Ein scharfsinniger Poet des Alltags

Wertheim. Mit dem Auftritt des Westberliner Liedermachers Manfred Maurenbrecher erlebten die Besucher bei Convenartis einen herausragenden Abend. Darüber waren sich die Gäste am Freitag im Gewölbekeller des Kunstvereins nach der Vorstellung einig.

Ein kauziger Typ ist er, mit komischer Weste, Hornbrille und langhaariger Halbglatze, mit knorriger, roher Stimme, die bereits im Bühnenprogramm als "gewöhnungsbedürftig" eingestuft wird. Am Solopiano pendelt er zwischen urigem Blues und Popballade, stilistisch unverschnörkelt, aber immer für eine Überraschung gut, auffallend emotional. Bei fast schon brutalen Improvisationen wird er zum stampfenden, schwitzenden Derwisch, der sich unter sichtbarer Anstrengung von den Tasten losreißen muss, um ein Lied zu beenden.

Seine Musik allein ist in ihrer gebündelten Kraftfülle schon hörenswert. Erst in Kombination mit seinen Texten aber entfaltet sie ihre faszinierende Wirkung, die Maurenbrecher zu dem magnetischen Performer macht, der er ist. Als Poet des Alltags und scharfsinniger Beobachter entlarvt er anhand eigentlich banaler Geschichtchen die Absurdität der Welt und die selbstzerstörerischen Denkfehler ihrer Durchschnittsbürger.

Meist eher melancholisch als anklagend, aufrichtig und voller Wortwitz, zürnt er gegen Ellbogengesellschaft und das Kind als zu perfektionierendes Produkt, gegen den ethischen Konstruktionsfehler der "Bad Banks", gegen Öko-Bigotterie und arrogante Alpha-Männchen in allradgetriebenen Geländelimousinen ("Alle Räder stehen still, wenn mein starker Arm es will!"). Weit links muss man seine Botschaft einordnen, aber auch weitab jedes Dogmas - nicht ohne die Selbstkritik des Alters wünscht er sich den Glockenschlag des heiligen Sonntags zurück, "der den Freidenker verstört". Wer dieser Freidenker vor über 30 Jahren war, als er zum ersten Mal die Bühne betrat, wird dabei sehr deutlich, fast so, als vermisse er die Reibung, die ihn einst in Hassliebe mit einer traditionell-konservativ strukturierten Gesellschaft, die sich langsam auflöst, verband.

Einen Kabarettisten kann man Maurenbrecher trotz Humors und Vielfalt seines Repertoires nicht nennen.
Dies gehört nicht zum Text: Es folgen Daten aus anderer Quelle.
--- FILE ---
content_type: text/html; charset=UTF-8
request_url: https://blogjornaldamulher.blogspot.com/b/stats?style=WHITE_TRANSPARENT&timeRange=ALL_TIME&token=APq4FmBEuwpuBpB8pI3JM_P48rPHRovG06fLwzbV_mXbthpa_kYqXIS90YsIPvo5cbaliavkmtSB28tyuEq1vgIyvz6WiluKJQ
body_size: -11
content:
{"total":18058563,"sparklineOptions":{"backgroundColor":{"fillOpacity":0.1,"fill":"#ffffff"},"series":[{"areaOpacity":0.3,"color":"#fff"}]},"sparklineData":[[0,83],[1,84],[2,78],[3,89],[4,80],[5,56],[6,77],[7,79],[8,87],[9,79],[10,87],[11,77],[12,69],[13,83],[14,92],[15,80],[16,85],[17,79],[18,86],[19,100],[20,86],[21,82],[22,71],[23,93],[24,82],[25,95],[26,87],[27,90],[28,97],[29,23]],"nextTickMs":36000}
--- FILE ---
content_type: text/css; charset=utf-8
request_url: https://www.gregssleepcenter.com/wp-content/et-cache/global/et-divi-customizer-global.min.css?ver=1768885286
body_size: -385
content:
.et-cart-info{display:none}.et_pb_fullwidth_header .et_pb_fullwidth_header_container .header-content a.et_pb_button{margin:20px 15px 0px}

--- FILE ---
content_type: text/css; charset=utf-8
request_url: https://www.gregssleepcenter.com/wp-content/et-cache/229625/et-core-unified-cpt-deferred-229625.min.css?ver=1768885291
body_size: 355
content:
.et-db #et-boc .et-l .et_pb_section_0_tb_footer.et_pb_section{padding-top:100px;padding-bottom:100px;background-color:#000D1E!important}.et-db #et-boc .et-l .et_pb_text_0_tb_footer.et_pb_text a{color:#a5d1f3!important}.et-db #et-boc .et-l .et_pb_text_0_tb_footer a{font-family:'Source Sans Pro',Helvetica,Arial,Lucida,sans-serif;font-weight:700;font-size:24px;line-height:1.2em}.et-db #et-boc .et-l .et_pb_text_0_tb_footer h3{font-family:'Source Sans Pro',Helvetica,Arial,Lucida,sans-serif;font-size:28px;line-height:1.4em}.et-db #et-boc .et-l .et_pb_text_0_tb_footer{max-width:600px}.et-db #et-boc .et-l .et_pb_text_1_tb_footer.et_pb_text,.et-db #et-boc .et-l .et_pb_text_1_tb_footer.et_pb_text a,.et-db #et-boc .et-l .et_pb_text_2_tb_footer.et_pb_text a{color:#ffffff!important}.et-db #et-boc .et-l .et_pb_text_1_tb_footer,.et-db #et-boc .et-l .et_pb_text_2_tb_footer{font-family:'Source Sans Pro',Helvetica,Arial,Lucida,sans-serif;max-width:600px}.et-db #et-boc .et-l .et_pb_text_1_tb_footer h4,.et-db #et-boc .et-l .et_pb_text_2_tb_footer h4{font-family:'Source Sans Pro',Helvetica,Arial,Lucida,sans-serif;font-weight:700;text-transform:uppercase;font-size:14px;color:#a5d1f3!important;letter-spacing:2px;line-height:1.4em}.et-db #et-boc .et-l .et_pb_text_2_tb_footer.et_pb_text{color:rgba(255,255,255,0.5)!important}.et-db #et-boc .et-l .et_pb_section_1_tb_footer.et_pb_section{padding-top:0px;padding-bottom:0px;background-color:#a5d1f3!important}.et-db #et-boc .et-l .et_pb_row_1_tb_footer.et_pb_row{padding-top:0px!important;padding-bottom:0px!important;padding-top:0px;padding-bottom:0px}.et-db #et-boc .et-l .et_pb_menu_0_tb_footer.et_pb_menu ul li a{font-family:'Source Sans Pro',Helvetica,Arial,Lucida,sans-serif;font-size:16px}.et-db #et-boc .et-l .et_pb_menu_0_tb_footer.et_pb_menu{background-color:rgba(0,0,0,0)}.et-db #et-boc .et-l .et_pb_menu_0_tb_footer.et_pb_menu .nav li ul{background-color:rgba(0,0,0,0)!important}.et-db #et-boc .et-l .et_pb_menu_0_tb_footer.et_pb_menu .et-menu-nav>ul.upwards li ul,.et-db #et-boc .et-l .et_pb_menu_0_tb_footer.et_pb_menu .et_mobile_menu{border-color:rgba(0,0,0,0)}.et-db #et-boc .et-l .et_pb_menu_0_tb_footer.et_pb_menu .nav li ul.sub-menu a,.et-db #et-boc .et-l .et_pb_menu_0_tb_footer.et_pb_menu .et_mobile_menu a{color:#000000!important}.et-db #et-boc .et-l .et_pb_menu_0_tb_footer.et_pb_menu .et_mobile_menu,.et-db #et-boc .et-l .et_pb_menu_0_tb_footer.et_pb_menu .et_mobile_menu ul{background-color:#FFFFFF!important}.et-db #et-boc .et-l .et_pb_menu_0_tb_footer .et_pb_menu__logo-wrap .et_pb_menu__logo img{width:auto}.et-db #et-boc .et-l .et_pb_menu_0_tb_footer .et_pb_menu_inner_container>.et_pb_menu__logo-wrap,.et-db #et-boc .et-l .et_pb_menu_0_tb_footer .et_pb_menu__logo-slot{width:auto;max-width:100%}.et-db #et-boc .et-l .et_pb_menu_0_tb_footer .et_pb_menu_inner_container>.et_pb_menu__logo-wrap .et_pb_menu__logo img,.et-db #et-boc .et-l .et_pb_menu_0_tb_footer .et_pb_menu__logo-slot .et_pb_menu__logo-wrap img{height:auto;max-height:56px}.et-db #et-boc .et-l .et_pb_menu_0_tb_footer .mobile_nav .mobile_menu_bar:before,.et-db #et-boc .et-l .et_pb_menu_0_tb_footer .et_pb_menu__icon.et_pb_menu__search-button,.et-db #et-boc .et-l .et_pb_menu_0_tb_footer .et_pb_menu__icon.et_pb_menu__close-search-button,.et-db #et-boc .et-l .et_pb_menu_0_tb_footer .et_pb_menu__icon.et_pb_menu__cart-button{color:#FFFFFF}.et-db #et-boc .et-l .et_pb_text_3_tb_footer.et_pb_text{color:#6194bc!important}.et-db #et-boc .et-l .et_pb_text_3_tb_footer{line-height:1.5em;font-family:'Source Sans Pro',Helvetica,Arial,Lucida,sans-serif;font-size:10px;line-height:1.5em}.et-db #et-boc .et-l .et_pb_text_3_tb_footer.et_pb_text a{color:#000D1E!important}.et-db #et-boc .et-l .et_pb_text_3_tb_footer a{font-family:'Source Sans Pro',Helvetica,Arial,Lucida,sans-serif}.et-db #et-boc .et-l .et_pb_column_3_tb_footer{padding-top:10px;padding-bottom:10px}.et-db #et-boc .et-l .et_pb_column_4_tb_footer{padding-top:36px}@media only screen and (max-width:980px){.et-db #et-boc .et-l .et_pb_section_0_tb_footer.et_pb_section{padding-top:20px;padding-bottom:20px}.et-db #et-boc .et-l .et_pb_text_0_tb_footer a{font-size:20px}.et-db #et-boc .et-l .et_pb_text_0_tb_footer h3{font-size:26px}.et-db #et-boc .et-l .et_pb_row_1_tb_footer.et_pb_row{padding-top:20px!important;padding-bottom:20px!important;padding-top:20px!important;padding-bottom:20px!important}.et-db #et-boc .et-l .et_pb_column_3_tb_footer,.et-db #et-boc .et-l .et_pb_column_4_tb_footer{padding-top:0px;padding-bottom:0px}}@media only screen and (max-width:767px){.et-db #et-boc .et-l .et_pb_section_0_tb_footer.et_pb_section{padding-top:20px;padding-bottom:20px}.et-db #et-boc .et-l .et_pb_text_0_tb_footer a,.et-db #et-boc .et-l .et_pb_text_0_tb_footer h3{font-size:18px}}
Die Hälfte seines Programms machen heillos romantische Lieder aus, bei denen er mit seiner direkten Sprache und mit passioniertem Klavierspiel unwahrscheinlich plastische, wehmütige Bilder vor dem inneren Auge seines Publikums malt. Nicht umsonst gibt der bekennende "melancholische Optimist" seinen Programmen Titel wie "Glück" oder "Hoffnung für alle", die überraschenderweise gar nicht ironisch gemeint sind. In seinen Erzählungen hat auch das Unheil immer einen schwer begreifbaren Sinn, siegt die Liebe stets auf ihre eigene Art. So wie Maurenbrecher das transportiert, ist man gewillt, es ihm zumindest einen Abend lang zu glauben.

In so viele, so komplizierte Ebenen stößt der Mann im Lauf seines Auftritts vor, heiter und bitterernst zugleich. Trotzdem schafft er es, seine Zuhörer durchgehend anzusprechen. Ein Glücksfall für jeden, der die Chance hat, eine Darbietung dieses Ausnahmekünstlers live zu erleben.